Task directions: Exact copies of the records below are required.

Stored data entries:
********

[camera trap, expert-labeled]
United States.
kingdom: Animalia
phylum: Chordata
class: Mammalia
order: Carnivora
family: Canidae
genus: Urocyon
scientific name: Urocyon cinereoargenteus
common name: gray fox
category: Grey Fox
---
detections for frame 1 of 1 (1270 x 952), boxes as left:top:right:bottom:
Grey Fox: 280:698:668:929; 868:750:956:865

********

Completed task:
[camera trap, expert-labeled]
United States.
kingdom: Animalia
phylum: Chordata
class: Mammalia
order: Carnivora
family: Canidae
genus: Urocyon
scientific name: Urocyon cinereoargenteus
common name: gray fox
category: Grey Fox
---
detections for frame 1 of 1 (1270 x 952), boxes as left:top:right:bottom:
Grey Fox: 280:698:668:929; 868:750:956:865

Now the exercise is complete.